▸ Excerto
+ + +

A produtora-xamã foi uma das grandes figuras da edição deste ano do Mucho Flow.

Aïsha Devi: “Todas as frequências de som tocam uma parte do teu corpo. Com uma ‘parede de som’, tu és plena”

Fotografia: Cristian Andersson
Publicado a: 23/11/2023

Quando em 2015 Aïsha Devi lançou o primeiro álbum de longa-duração, o conceito de “clubbing desconstruído” foi abalado, sem se saber, na sua falta de aparente fundação. Suíça-nepalesa, crescida num contexto muito Europeu e pouco diverso, Devi sobressaía musical e sonicamente por propor mais do que um simples momento de fruição. Não que o prazer não vibrasse nas frequências da sua música, mas desde sempre que nas suas peças houve algo de francamente complexo, reflexivo e desafiante — algo que ía, ainda vai, além do momento, e que o expande além do espaço-tempo.

O seu primeiro single “Mazdâ” (que teve direito a um vídeo “Holy Mountain-esco” realizado pelo artista multidisciplinar chinês Tianzhuo Chen) ancorava-se numa frequência metamórfica, que mudava em tom e em cadência, serpenteando entre a sua voz alterada sobre um subgrave desconcertante. A sua sonoridade é assim mesmo: desconfortável por não ser o lugar a que sempre vamos ao ouvir música, e ao mesmo tempo apaziguadora, proporcionando um bem-estar sensorial atávico. Devi tem tanto de novo quanto de familiar.

+ + +

▸ Usando a informação
1) No texto sobre Aïsha Devi, quem realizou o vídeo do single "Mazdâ"?
2) Escreva a continuação do texto sobre Aïsha Devi a partir da última frase.

[Entradas de dados guardadas]

+ + +

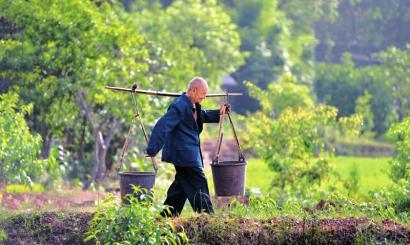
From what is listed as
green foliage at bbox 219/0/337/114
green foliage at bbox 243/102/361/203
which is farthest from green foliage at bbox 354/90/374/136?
green foliage at bbox 243/102/361/203

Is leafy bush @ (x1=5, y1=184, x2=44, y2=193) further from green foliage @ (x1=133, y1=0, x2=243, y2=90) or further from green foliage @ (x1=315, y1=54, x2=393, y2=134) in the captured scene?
green foliage @ (x1=315, y1=54, x2=393, y2=134)

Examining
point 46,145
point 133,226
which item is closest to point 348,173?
point 46,145

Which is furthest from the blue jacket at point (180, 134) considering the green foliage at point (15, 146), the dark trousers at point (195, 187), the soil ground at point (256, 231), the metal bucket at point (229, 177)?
the green foliage at point (15, 146)

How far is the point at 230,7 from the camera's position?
4222 cm

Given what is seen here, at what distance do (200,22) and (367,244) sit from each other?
18.8m

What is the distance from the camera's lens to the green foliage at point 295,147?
13734 millimetres

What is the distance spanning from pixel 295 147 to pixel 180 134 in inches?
219

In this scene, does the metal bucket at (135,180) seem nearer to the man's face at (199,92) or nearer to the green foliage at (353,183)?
the man's face at (199,92)

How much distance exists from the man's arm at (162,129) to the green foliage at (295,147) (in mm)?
5414

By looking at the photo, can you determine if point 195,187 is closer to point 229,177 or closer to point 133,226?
point 229,177

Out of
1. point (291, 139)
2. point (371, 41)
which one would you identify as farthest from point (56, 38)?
point (371, 41)

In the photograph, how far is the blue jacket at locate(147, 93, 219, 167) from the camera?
839cm

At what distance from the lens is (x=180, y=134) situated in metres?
8.54

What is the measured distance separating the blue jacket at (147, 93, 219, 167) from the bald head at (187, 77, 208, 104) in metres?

+ + +

▸ Respostas numeradas
1) O artista multidisciplinar chinês Tianzhuo Chen.

2)
“Desde o princípio que a música sempre foi uma prática de investigação sobre filosofia e metafísica,” conta a produtora em entrevista ao Rimas e Batidas. “Tenho investigado alquimia e todas as escrituras ancestrais. A escritura védica indiana, a alquimia europeia, a alquimia chinesa, [práticas] ancestrais africanas e sul americanas, e apercebi-me de que a música era um ponto comum a todas elas. O uso da música nestes contextos não servia de entretenimento, mas antes para a abertura de um portal ritualístico e ancestral para reunir pessoas e guiar a humanidade até uma transcendência. Transcendência que é, para mim, o ponto comum a todas as práticas ritualísticas, xamãnicas. E algo que se tem perdido na música europeia.”

Esta ideia, de que a sua música é mais do que um mero ocaso performativo para passar o tempo, é essencial para entender a sua carreira e a sua discografia. É o fundamento da sua maneira de criar: “Esta ideia definiu realmente a forma como eu iria criar música. É uma forma de mergulhar-me num estado de consciência alterado e de levar a audiência comigo.” Não é por acaso que Devi se auto-descreveu como a ‘xamã do hi-fi’. Ao manipular frequências de som de forma muito clínica e ciente, consegue desdobrar toda a realidade que nos rodeia em novas dimensões que ultrapassam o plano material. Para si, música é a “prática terapêutica que realmente me guia para diferentes questões e de encontro às suas respostas. Agrada-me muito esta ideia de que música não é apenas música — música compreende campos de conhecimento como filosofia, como física, como matemática.”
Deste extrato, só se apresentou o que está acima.